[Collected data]
····················
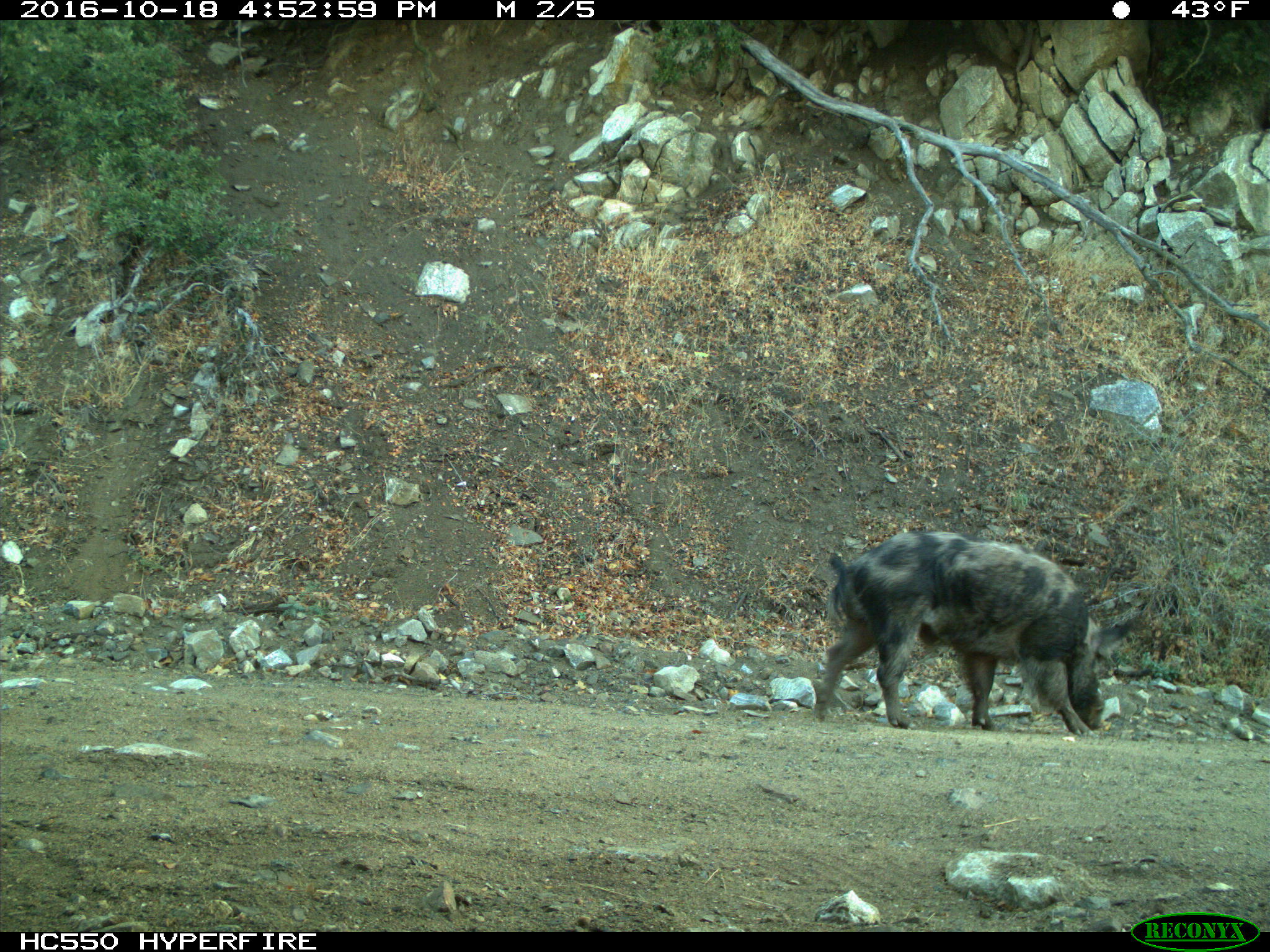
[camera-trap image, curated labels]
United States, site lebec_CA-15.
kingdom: Animalia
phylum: Chordata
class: Mammalia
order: Artiodactyla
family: Suidae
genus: Sus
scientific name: Sus scrofa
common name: wild boar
····················
Exercise description >> Going through the records above line by line, transcribe each one exactly and skip any pictures.

Answer to this task >>
[camera-trap image, curated labels]
United States, site lebec_CA-15.
kingdom: Animalia
phylum: Chordata
class: Mammalia
order: Artiodactyla
family: Suidae
genus: Sus
scientific name: Sus scrofa
common name: wild boar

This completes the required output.